SELECTED PASSAGE:
━━━━━━━━━━━━━━━━

|
| |
August 14th, 2008 @ 8:34 am
If you are not aware yet, a major bug has been revealed in ESX 3.5 and ESXi 3.5 Update 2. Apparently, the beta was coded to expire on August 12, 2008 and this code failed to be removed from the actual release. Details are available in the VMware Knowledge Base and This Topic on their forums. You might also checkout This Post on Matthew Marlow’s blog for more information.
On the morning of the 12th, I was greeted with several errors like this one in the logs for our ESX cluster:

VMware finally released the patch really late Tuesday night, which, unfortunately kept me up most of the night getting our cluster patched. It involved setting back the clock on all of the hosts so Vmotion would work, manually migrating VM’s off of a host, going into maintenance mode, applying the patch via the command line, then migrating the VM’s back.
VMware is one of my favorite companies and it know for delivering rock-sold, enterprise-class products, so it really disappoints me that they would let something like this slip through the cracks. Imagine how many hundreds of thousands (Maybe millions?) of VM’s this affected. They do seem to be committed to fixing their mistake and making things right. You can check out the Letter From Their CEO for more info.
July 2nd, 2008 @ 2:12 am
I’m seeing an interesting, and seemingly recurring issue with one particular user’s Exchange calendar. The complain is always that when a new appointment is added to the calendar, it disappears a minute or two later. The event log on the Exchange Server always shows these errors:
Calendaring agent failed with error code 0×80040215 while saving appointment.

━━━━━━━━━━━━━━━━

RECORDED INFORMATION:
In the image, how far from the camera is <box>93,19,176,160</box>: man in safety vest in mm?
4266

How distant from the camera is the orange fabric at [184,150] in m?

━━━━━━━━━━━━━━━━

TO-DO LIST:
(a) In two sentences, summarize the blog posts about the ESX bug and the Exchange calendar problem.
(b) List, in order, the steps the ESX bug post describes for getting the cluster patched.

EXPECTED OUTPUTS:
(a) Beta code set to expire on August 12, 2008 was left in the release of ESX 3.5 and ESXi 3.5 Update 2, and the resulting errors meant the writer spent most of a night patching the cluster once VMware released a fix. In a separate post, a user's Exchange calendar keeps losing new appointments a minute or two after they are added, and the Exchange Server event log shows a calendaring agent error each time.

(b)
1. Setting back the clock on all of the hosts so Vmotion would work
2. Manually migrating VMs off of a host
3. Going into maintenance mode
4. Applying the patch via the command line
5. Migrating the VMs back